La Inocencia de Amalia

Capítulo 7

— Abigail

El ala este de la mansión Dubois era territorio prohibido para casi todos.
Allí vivía Abigail, la sobrina de Clara, una niña frágil como una mariposa recién salida del capullo. El personal hablaba de ella en susurros: enfermiza, silenciosa, nacida de seis meses… y huérfana desde el primer aliento.

Su padre viajaba constantemente por el trabajo, y la pequeña pasaba la mayor parte del tiempo bajo el cuidado de niñeras estrictas que seguían rutinas tan rígidas como los pasillos de mármol.

Amalia no debía estar allí.
Pero un día, mientras ayudaba a llevar una bandeja de frutas al comedor privado, tomó un pasillo equivocado.

Y escuchó un llanto.

Su instinto —ese que había desarrollado entre cunas, pañales y niños asustados en el orfanato de Saint Clare— la llevó directo hacia la puerta entreabierta.

La vio allí, acurrucada contra una almohada gigante, con el cabello dorado como el trigo mojado y la piel tan pálida que parecía un suspiro. Una muñeca rota.

Amalia dejó la bandeja en el suelo y se arrodilló.

—¿Te duele algo, pequeña? —preguntó con una suavidad que atravesó la habitación entera.

La niña levantó la mirada.
Unos ojos enormes, grises como los de Clara… y como otros que ella había amado alguna vez.
Esa punzada en el pecho fue breve, pero intensa.

Abigail no habló.
Solo señaló su plato: un puré insípido que olía a obligación, no a comida.

—¿No te gusta?
La niña negó con la cabeza, tapándose la boca con ambas manos.

Fue así como empezó todo.

Al día siguiente, Amalia decidió improvisar. Preparó mini sándwiches de colores con pan de remolacha, espinaca y cúrcuma. Les dio formas de estrellas, corazones y elefantes torpes. Dibujó caritas con queso y usó arándanos como ojos.

La bandeja parecía una fiesta diminuta.

Cuando se la llevó a Abigail, la niña la miró con una mezcla de sorpresa y desconfianza… hasta que vio un sándwich con forma de gato.
Se le iluminó el rostro.

—Ese es mister Bigotes —dijo con voz apenas audible.
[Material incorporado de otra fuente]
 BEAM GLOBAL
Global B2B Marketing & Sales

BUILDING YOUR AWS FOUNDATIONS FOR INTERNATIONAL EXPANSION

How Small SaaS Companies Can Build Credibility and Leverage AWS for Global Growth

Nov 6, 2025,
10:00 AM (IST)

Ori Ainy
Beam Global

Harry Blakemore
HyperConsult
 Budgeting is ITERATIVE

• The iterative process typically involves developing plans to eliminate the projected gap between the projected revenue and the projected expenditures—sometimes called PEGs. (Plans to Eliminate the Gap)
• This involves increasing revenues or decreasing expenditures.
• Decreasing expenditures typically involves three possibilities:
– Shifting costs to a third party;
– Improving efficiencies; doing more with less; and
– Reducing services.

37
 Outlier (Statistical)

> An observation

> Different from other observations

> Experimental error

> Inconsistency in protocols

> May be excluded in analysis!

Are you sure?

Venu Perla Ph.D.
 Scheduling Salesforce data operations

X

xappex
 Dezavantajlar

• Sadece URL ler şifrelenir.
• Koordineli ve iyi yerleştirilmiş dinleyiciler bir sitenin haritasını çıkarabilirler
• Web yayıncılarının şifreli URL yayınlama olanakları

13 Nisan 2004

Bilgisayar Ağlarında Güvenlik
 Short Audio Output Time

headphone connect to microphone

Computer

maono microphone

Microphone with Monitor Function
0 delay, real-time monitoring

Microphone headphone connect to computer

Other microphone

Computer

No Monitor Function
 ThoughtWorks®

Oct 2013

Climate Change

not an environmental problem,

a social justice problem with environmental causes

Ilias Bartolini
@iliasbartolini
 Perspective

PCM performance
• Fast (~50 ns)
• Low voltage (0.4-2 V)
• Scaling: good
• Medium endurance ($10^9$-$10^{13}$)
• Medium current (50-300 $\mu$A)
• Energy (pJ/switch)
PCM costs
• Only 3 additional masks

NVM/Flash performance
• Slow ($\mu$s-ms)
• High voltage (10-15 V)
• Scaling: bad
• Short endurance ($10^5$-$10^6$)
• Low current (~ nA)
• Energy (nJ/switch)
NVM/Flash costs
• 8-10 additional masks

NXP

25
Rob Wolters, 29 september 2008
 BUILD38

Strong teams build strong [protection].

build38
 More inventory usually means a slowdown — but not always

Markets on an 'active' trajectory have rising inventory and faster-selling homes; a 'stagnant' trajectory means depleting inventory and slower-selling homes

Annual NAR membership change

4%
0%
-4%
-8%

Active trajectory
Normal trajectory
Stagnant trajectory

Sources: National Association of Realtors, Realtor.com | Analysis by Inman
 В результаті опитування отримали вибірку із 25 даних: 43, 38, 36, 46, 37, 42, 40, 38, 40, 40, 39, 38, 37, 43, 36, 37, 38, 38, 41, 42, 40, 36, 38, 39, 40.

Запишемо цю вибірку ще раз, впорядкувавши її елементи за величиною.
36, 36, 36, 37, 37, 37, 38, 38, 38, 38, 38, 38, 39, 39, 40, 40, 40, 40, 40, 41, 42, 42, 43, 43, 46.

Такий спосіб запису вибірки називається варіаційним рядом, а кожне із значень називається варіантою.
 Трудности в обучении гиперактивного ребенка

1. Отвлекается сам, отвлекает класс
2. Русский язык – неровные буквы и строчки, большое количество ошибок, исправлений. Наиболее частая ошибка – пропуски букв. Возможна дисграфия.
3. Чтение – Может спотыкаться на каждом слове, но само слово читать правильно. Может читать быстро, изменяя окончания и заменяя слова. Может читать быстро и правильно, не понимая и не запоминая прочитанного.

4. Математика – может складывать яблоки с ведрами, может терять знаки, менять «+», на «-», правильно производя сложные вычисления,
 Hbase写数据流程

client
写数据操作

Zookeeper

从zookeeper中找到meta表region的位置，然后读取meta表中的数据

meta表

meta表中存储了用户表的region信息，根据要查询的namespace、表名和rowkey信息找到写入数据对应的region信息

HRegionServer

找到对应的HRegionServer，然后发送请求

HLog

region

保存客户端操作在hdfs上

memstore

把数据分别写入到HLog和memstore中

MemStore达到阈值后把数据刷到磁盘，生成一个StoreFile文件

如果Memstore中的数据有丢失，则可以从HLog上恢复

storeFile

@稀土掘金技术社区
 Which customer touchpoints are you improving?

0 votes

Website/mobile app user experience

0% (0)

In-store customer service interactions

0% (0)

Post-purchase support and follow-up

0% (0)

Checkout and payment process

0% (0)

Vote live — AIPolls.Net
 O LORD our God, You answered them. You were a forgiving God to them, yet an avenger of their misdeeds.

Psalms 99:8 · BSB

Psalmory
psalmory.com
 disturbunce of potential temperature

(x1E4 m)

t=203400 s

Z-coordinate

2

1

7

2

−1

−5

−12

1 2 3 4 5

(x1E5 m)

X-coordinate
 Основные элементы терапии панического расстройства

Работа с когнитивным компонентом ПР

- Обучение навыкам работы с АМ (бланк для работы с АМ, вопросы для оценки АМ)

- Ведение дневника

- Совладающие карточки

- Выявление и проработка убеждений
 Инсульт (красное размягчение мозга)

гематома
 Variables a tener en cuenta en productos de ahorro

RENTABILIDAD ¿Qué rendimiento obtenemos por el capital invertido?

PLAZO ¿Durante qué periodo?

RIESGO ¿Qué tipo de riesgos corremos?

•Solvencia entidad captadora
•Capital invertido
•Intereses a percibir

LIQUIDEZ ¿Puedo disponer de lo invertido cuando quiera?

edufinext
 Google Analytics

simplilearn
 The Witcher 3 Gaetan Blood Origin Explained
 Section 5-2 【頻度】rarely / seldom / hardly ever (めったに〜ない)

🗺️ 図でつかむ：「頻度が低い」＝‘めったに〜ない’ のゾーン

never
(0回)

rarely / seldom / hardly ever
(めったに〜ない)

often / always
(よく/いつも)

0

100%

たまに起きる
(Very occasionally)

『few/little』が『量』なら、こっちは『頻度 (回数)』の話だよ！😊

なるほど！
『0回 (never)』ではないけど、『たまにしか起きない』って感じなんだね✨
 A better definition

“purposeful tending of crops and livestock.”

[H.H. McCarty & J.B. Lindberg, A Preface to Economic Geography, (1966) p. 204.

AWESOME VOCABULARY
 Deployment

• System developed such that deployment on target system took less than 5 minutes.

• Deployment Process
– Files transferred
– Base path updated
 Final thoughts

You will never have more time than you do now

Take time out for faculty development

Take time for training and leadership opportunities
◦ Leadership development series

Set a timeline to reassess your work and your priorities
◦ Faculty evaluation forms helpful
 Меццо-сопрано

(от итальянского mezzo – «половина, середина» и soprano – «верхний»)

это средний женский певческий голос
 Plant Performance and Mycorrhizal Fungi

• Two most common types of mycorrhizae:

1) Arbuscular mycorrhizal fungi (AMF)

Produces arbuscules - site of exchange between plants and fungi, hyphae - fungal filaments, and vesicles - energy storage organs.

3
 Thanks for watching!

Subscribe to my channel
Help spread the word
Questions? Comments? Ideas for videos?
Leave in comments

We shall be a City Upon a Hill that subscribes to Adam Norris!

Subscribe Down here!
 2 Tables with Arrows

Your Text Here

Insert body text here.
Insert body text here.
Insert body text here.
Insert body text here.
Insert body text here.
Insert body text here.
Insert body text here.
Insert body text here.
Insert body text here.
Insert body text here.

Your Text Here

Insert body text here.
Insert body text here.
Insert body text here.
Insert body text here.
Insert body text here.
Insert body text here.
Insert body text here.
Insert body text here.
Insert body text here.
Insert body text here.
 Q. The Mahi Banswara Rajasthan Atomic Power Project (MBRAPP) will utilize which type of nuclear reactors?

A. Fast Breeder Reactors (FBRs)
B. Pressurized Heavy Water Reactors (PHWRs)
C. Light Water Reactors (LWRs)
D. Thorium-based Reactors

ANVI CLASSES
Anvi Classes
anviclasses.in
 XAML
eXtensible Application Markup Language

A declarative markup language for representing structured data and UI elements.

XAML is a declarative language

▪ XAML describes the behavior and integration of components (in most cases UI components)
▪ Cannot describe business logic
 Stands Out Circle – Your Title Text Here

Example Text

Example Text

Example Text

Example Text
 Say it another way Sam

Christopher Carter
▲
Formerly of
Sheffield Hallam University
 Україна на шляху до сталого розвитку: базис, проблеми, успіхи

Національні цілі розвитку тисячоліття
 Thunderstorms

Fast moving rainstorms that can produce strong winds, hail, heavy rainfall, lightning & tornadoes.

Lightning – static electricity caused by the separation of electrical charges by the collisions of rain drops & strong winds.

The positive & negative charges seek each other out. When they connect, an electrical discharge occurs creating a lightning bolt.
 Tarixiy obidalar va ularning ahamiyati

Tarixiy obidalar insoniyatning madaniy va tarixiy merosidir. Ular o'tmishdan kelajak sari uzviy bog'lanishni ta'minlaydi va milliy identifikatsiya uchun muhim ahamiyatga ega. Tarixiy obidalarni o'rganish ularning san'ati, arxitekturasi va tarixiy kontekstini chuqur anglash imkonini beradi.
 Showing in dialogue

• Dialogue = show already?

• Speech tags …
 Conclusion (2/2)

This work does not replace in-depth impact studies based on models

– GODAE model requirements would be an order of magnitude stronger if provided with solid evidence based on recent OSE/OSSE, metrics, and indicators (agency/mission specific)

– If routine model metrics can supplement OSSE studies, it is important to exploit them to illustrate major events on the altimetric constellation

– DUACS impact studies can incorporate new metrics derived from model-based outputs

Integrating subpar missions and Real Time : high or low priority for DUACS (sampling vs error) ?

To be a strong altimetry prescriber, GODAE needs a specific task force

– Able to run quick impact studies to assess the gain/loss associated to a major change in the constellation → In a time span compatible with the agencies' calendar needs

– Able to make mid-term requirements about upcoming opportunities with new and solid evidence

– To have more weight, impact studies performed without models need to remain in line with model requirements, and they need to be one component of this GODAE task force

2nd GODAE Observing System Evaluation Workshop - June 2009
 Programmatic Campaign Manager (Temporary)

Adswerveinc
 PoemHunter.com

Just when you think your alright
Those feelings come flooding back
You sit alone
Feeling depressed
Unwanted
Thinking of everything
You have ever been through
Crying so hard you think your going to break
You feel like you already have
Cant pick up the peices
Amalia contuvo la sonrisa.

A partir de ese día, la comida se volvió un juego.
Barquitos de pepino.
Omelets con caritas.
Galletas blanditas con forma de nube.
Sopas con estrellas de pasta.

Abigail comía.
Comía riendo.
Comía inventando historias.
Comía pidiéndole a Amalia que se quedara un ratito más.

Y Amalia, que llevaba años sin que un niño la llamara sin miedo, sin juicio, sintió que una parte adormecida de su alma despertaba.

Una tarde, Clara la sorprendió saliendo del cuarto de Abigail. La encontró con harina en la mejilla y un delantal lleno de dibujos hechos con témpera.

—¿Qué haces aquí? —preguntó, más intrigada que molesta.

Antes de que Amalia pudiera responder, la niña corrió hacia ella y la abrazó por la cintura.

—Tía, Amalia hace magia —declaró con absoluta convicción—. ¡La comida no duele!

Clara la miró por un largo momento.
Luego miró a Amalia.

Y por primera vez, Amalia vio en la abogada algo distinto a esa firmeza impresionante:
vio agradecimiento.
vio alivio.
vio un destello de esperanza.

—Sigue cuidando de ella —dijo simplemente.

Y Amalia sintió que esas palabras se clavaban en su corazón como una promesa… y como un peligro.

Porque cada día que pasaba junto a Abigail, más fuerte se hacía el vacío dentro de ella.
El que tenía la forma exacta de un bebé perdido.